Representatives of the country’s international creditors are expected to return to Athens this week for a resumption of bailout talks despite continuing tensions between Greece and its lenders, highlighted by Prime Minister Alexis Tsipras over the weekend.

In a speech before SYRIZA’s central committee on Saturday, Tsipras lashed out at Greece’s creditors, calling on them to revise their “irrational demands” of Greece.

“We will not agree to demands that are not backed up by logic and numbers,” he said.

He called on the International Monetary Fund in particular to revise its recent assessments of Greece’s economic prospects so that stalled bailout negotiations can resume at the technical level.

Tsipras also called on German Chancellor Angela Merkel to rein in Finance Minister Wolfgang Schaeuble and his “constant hostility” towards Greeks, accusing him of trying to create a “two-speed eurozone” and comparing him to a “pyromaniac… playing with matches in a warehouse full of explosives.”

More from Deutsche Welle [emphasis added]:

The new agreement would release a new tranche from its 86 billion euro ($91.5 billion) bailout fund. That, in turn, would enable Greece to meet a major debt repayment of 7.2 billion euros that is due this summer.

EU and IMF lenders want Greece to make 1.8 billion euros — or 1 percent of gross domestic product — worth of new cuts by 2018 and another 1.8 billion euros after that on measures focused on broadening the tax base and on pension reductions.

New cuts — especially to pensions, which have already been reduced 11 times since the start of the crisis in 2010 — are difficult to sell to a public worn down by years of austerity.

>snip<

Breaking the deadlock in the coming weeks is considered paramount, with elections in the Netherlands on March 15 and in France in the spring threatening to make a resolution even more difficult.

But [Eurogroup chief Jeroen] Dijsselbloem warned that the next meeting of eurozone ministers on February 20, which is seen as an unofficial deadline ahead of the votes, would still be too early for a breakthrough.

> **Study questions**:
(1) In the excerpt on the Greek bailout talks, how many times have pensions been cut since the crisis began in 2010?
(2) Rewrite the paragraph in the excerpt on the Greek bailout talks that begins "EU and IMF lenders want Greece" as a short list, keeping its main facts.

> **Given records**:
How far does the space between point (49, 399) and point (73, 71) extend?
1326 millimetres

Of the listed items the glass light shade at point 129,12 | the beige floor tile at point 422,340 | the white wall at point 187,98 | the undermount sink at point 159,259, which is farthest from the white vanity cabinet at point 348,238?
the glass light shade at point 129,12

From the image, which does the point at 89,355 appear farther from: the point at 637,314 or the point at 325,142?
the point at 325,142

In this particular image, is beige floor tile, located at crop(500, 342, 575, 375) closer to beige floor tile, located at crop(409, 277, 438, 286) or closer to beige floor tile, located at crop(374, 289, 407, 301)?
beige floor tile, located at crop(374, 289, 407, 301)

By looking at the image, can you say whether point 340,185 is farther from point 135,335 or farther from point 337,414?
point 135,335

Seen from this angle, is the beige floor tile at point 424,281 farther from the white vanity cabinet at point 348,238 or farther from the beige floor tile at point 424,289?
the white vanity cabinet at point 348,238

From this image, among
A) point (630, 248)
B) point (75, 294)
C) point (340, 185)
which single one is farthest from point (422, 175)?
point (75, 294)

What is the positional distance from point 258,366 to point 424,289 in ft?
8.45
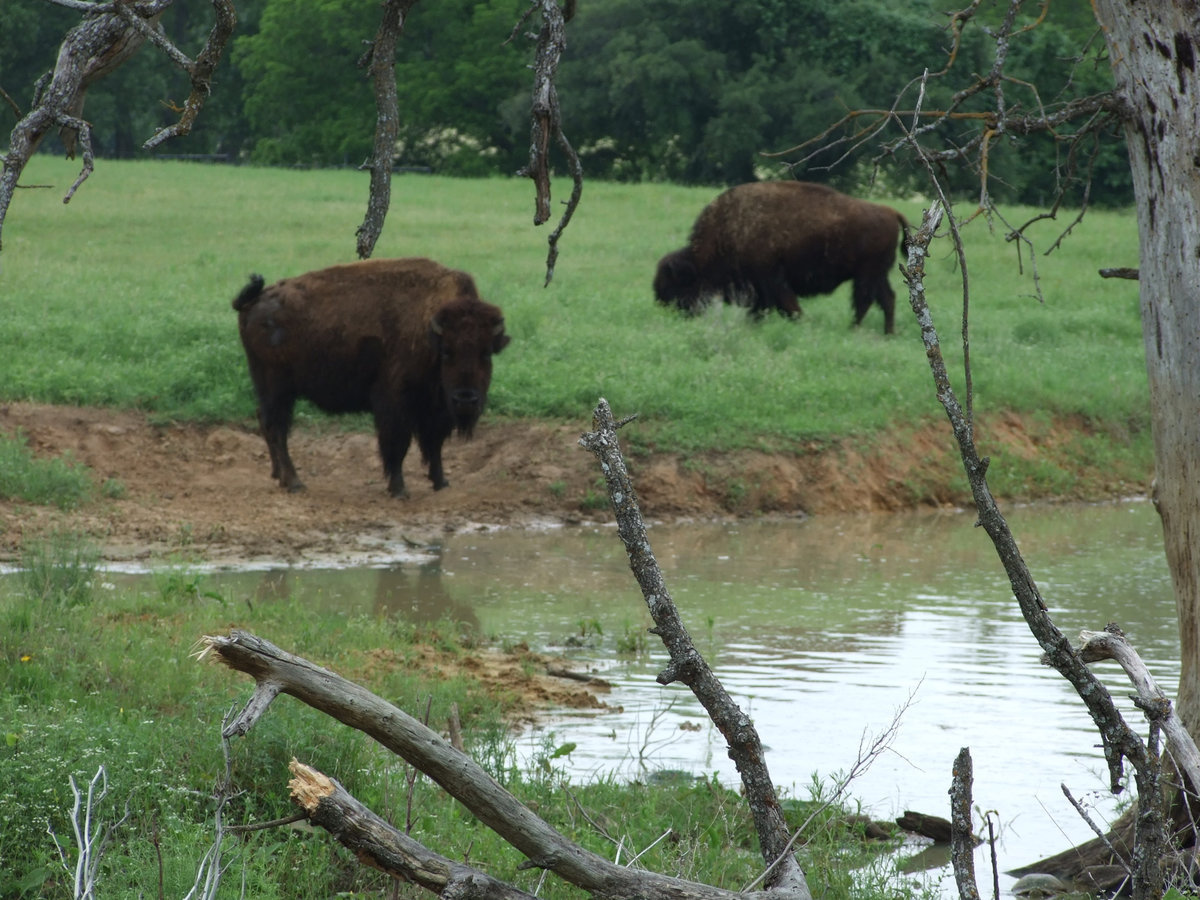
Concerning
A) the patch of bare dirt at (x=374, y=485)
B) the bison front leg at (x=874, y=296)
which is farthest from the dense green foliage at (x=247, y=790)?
the bison front leg at (x=874, y=296)

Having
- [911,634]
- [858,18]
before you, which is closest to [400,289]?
[911,634]

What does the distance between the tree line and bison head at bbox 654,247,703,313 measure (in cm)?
1872

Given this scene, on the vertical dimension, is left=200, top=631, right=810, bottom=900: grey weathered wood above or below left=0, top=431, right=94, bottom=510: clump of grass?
above

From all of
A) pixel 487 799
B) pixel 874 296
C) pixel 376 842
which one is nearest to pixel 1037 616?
pixel 487 799

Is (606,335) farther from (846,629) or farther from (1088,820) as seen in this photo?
(1088,820)

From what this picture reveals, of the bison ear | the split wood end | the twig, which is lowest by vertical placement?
the twig

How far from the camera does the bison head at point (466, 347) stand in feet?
37.2

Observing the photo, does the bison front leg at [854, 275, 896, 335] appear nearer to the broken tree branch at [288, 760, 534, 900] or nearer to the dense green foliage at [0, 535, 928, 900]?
the dense green foliage at [0, 535, 928, 900]

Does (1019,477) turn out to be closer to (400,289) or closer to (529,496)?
(529,496)

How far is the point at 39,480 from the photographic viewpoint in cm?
1070

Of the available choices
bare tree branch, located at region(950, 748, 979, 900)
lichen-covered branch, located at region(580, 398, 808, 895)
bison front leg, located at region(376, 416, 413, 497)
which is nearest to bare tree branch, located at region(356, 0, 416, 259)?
lichen-covered branch, located at region(580, 398, 808, 895)

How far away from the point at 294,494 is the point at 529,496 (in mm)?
1863

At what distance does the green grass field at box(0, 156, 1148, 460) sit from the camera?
1327 centimetres

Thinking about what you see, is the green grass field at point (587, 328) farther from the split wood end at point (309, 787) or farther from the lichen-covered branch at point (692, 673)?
the split wood end at point (309, 787)
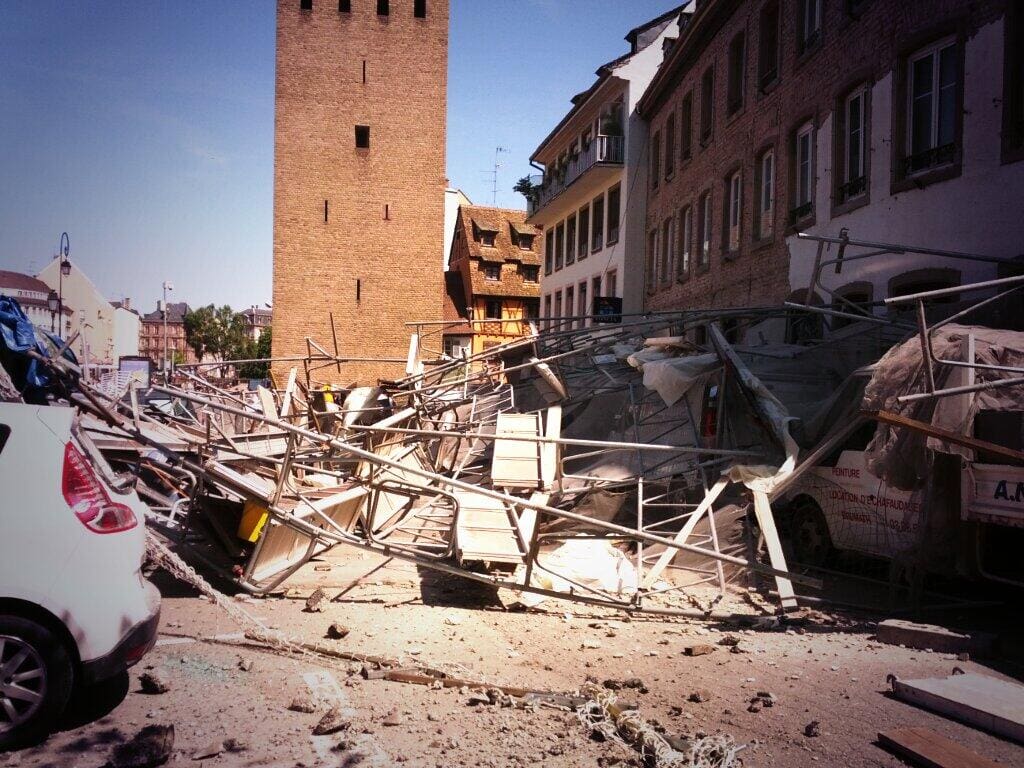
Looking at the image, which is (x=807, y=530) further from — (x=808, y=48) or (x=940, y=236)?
(x=808, y=48)

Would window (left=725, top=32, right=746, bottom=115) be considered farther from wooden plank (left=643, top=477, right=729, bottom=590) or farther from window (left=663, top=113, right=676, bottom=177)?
wooden plank (left=643, top=477, right=729, bottom=590)

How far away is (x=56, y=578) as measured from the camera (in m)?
4.15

> **Expected responses**:
(1) Eleven times.

(2)
- EU and IMF lenders want Greece to make new cuts worth 1.8 billion euros (1 percent of GDP) by 2018.
- They want another 1.8 billion euros in cuts after that.
- The measures would focus on broadening the tax base and on pension reductions.